Extract changes from data sources in real-time
DataCater's data source connectors support change data capture (CDC). After performing an initial full snapshot, they monitor data sources for change events (INSERTs, UPDATEs, and DELETES). Once change events have been detected, CDC connectors take care of extracting them and passing the change events to pipelines consuming the data source. CDC enables data pipelines to process changes from data sources in real-time and stream them to data sinks, keeping downstream applications and data systems always up-to-date.
From database systems over web APIs to object stores
While CDC has been traditionally applied to extracting data from database systems via replication logs, DataCater goes one step further and offers CDC connectors for most data systems. Our generic REST/HTTP source connector can extract data change events from almost any web API. Connectors for object stores, like AWS S3 or Google Cloud Storage, are able to detect changes in flat files, e.g., CSV or JSON, stored in buckets of interest.
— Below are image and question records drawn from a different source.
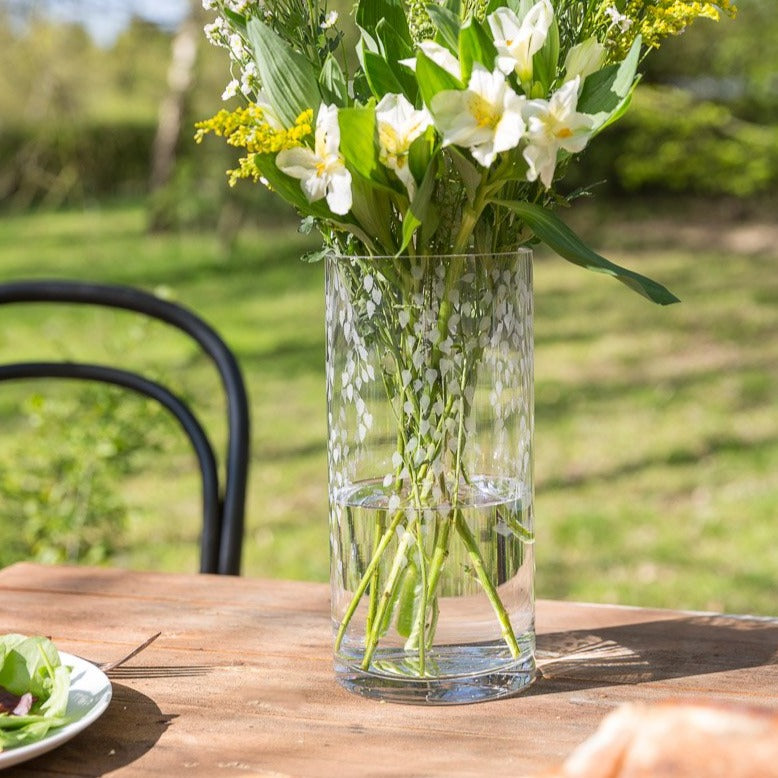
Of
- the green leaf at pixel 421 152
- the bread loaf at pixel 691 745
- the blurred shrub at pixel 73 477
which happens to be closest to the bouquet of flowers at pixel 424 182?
the green leaf at pixel 421 152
Create historical changelogs without changing data sources
The data change events provided by CDC connectors can be applied to build historical changelogs of data source systems. Since they typically don't require introducing changes to the consumed data source system, change data capture resembles a great way to extend legacy applications with a historical changelog (or audit log).
Does DataCater support bulk loads, too?
Typically, change data capture connectors are much more efficient than bulk loads and help to reduce the load on data systems. There might be rare cases, where a full bulk load is the preferred data extraction technique. Most data source connectors of DataCater support - in addition, to change data capture - full bulk loads, too.